● TASK GOAL
Please give each line of the rows below as a numbered list, leaving out any blank lines.

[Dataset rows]
--------

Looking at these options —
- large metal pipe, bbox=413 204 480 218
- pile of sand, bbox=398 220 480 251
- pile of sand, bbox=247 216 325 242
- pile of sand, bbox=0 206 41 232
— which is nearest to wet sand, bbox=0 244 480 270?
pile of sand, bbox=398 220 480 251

--------

● WRITTEN REPLY
1. Looking at these options —
2. - large metal pipe, bbox=413 204 480 218
3. - pile of sand, bbox=398 220 480 251
4. - pile of sand, bbox=247 216 325 242
5. - pile of sand, bbox=0 206 41 232
6. — which is nearest to wet sand, bbox=0 244 480 270?
7. pile of sand, bbox=398 220 480 251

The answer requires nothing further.